Speed, fuel level, gear selection, and the whole range of driver aid and warning indicators that contemporary cars employ to transmit everything from tire pressure to collision alerts are all taken away at once by a fully computerized display that turns dark. As intended, the Telluride’s cluster lacks an analog backup. The lawsuit claims that because there is no backup plan in case the screen goes dark, the fault represents a safety concern rather than just a convenience flaw.
When owners describe their experiences online, the dealership issue is the aspect that has caused the most ongoing annoyance. The cluster failures seem to be sporadic, brought on by certain circumstances that could include temperature, vibration, electrical load, or an unidentified mix of these factors. The display usually functions normally in the controlled atmosphere of a service bay when owners bring the car in for maintenance.
After performing a diagnostic and finding no stored fault codes, the technician returns the vehicle undamaged. Three days later, the screen on the freeway becomes black once more after the owner leaves. The class action’s claim that Kia hasn’t offered a long-term solution and hasn’t sufficiently acknowledged the extent of the issue is based on this cycle: failure, denial, repetition.

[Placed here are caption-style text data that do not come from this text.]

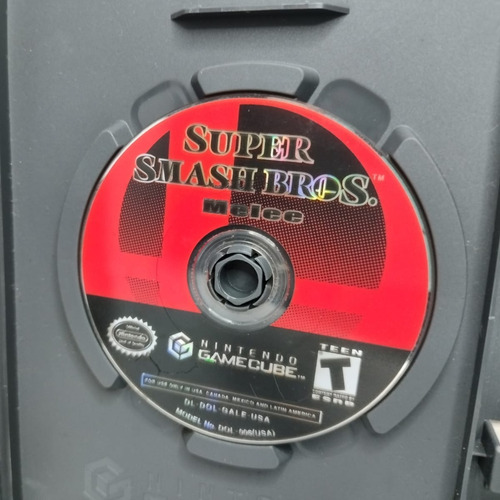 Super Smash Bros Melee Original Nintendo Game Cube (Recondicionado)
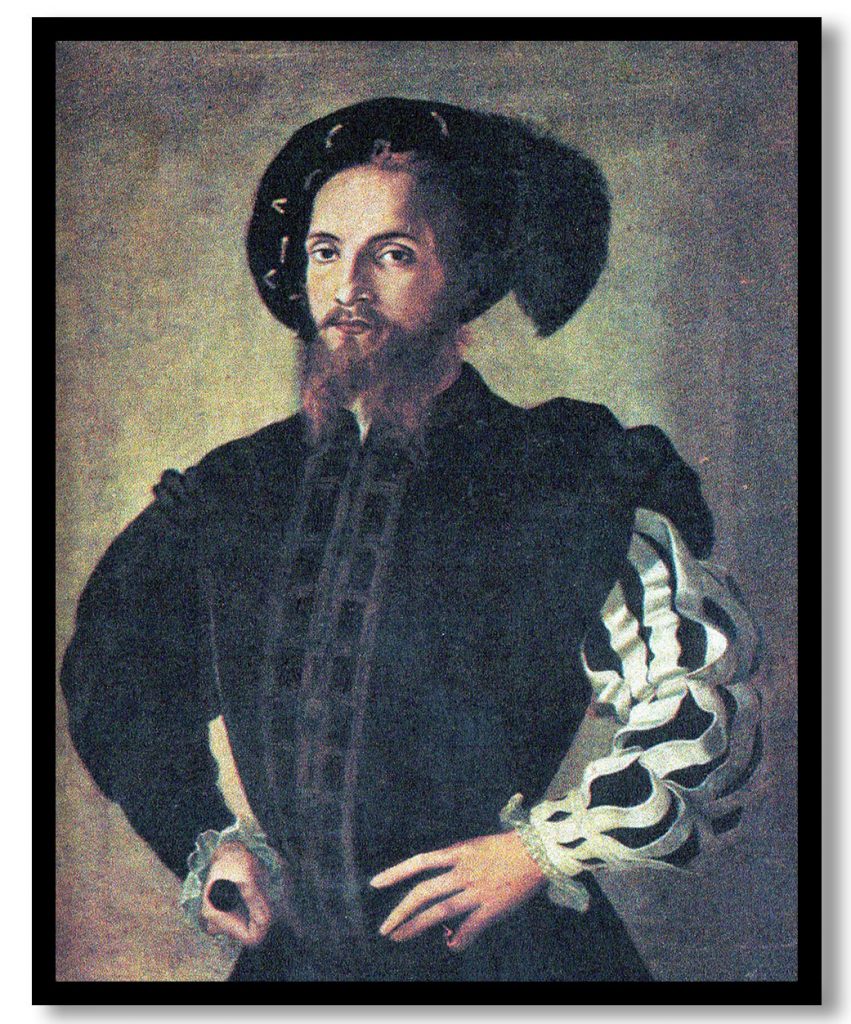 Cesare Borgia by Sebastiano del Piombo (Date Unknown)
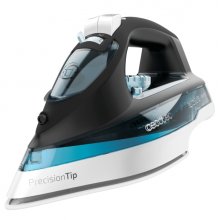 Cecotec IronHero 2600 Force Plancha de Ropa - 2600W - Vapor Continuo 55g/min - Golpe de Vapor 210g/min - Suela Antiadherente - Sistema Antigoteo - Punta de Precision - Color Negro y Blanco Cecotec IronHero 2600 Force Plancha de Ropa - 2600W - Vapor Continuo 55g/min - Golpe de Vapor 210g/min - Suela Antiadherente - Sistema Antigoteo - Punta de Precision - Color Negro y Blanco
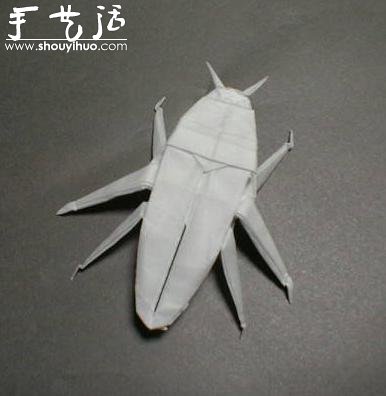 昆蟲折紙作品欣賞 -  rpnrmr.com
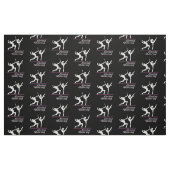 Loop dansen stof (Fat Quarter)
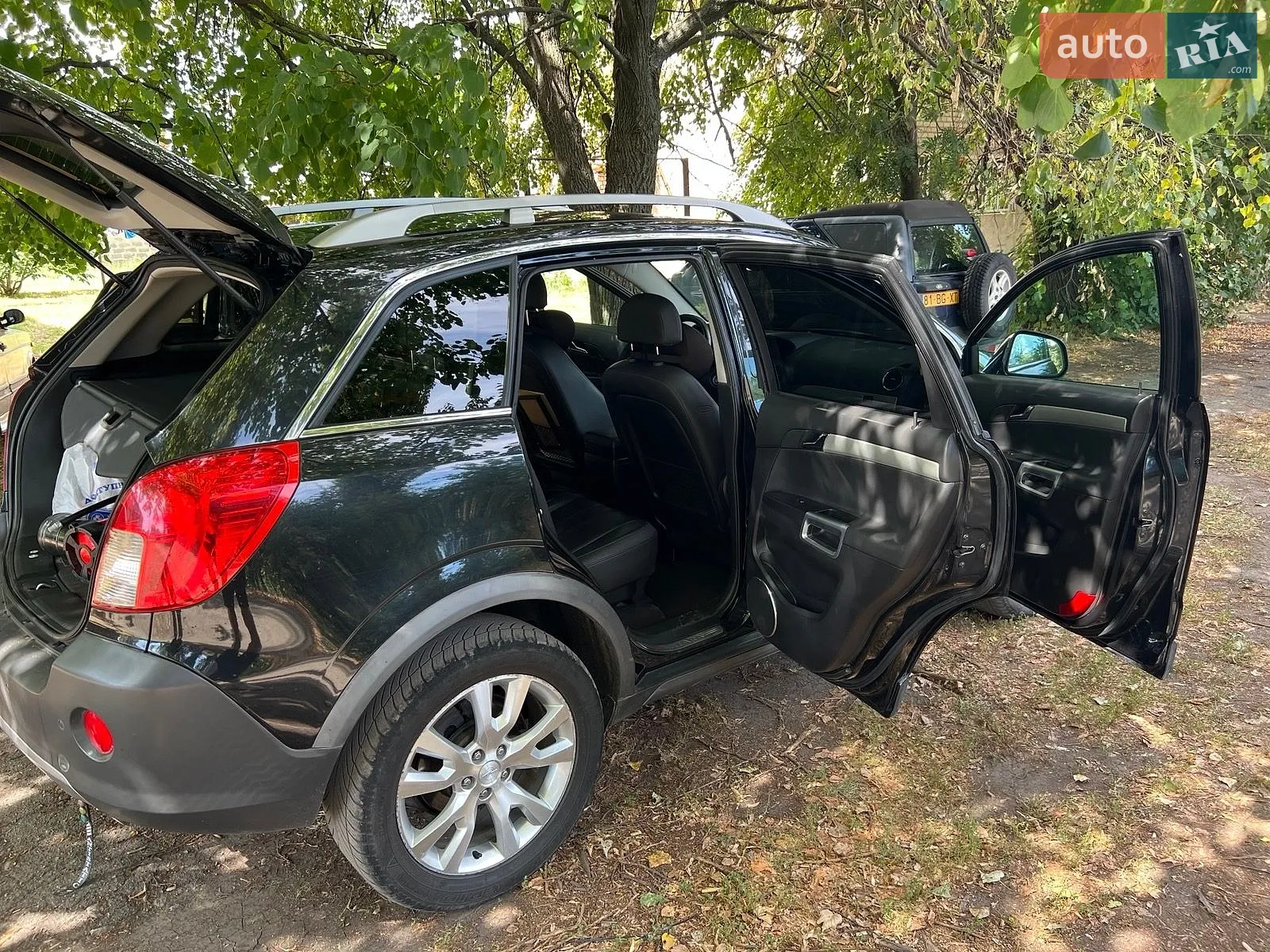 2012 Opel Antara - мініатюра 2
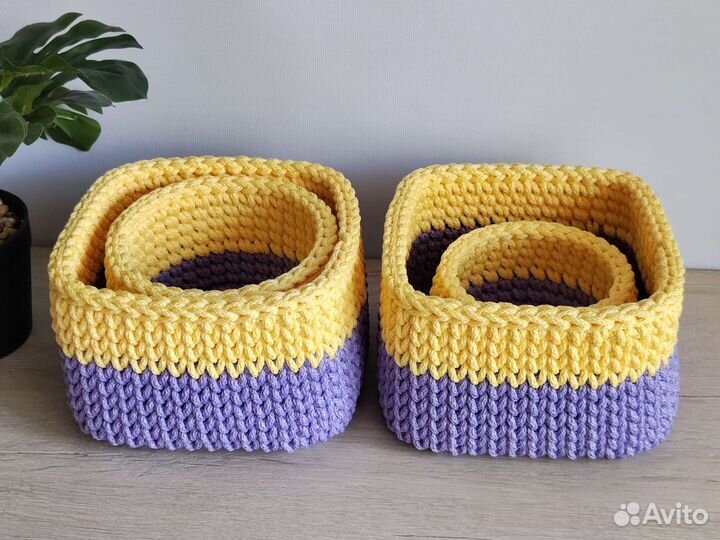 Корзины для хранения мелочей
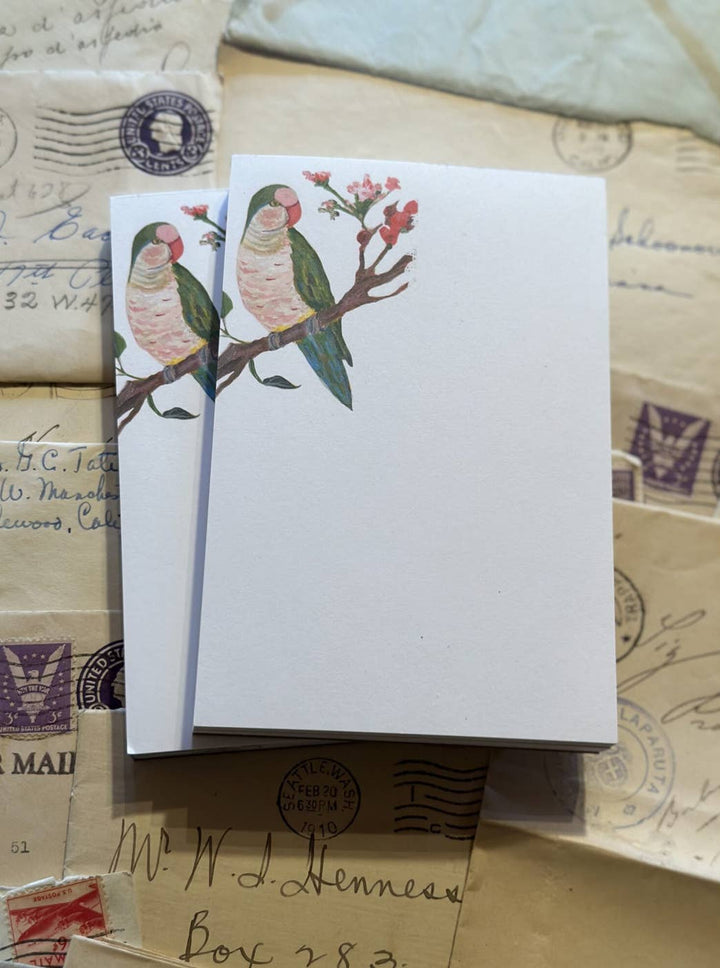 Carpe Notepad Bird & Blossom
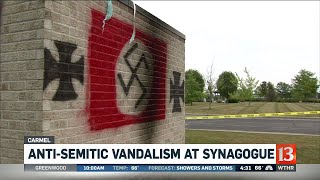 Anti-Semitic Vandalism at Synagogue 4:30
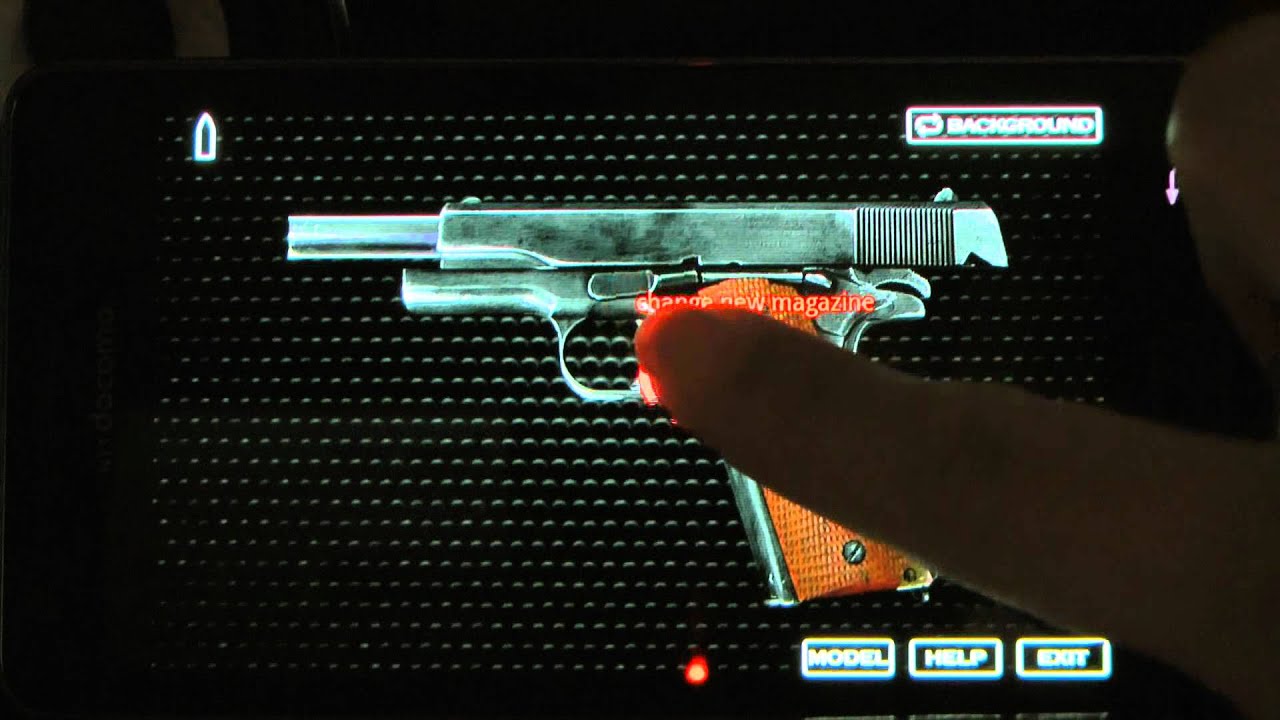 Android Apps : SIM GUN COLT M1911/GOVERMENT - YouTube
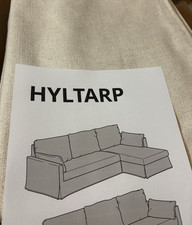 Copridivano Ikea Hyltarp per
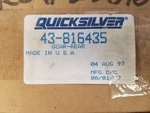 Mercury Force Rear Gear P/n 816435 F694662 F707662. Fixed Price $75.00.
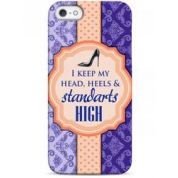 фото Чехол i keep my head, heels and standarts high - iPhone 5 / 5S / 5C Liberty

Earlier in the year, Kia issued a recall for over 40,000 cars that addressed signal noise and overheating measures that were found to be the root cause of blank display incidents. Dealer-applied fixes and over-the-air software updates were used to handle the recall, and the business probably thought this resolved the underlying issue.
The class action was filed and is still ongoing because many owners report that the problems continued after the software update: the same blacked-out screens, the same inability to replicate on demand at the dealership, and the lack of a comprehensive recall addressing what the plaintiffs describe as an underlying hardware or design flaw rather than a software anomaly that a patch can fix.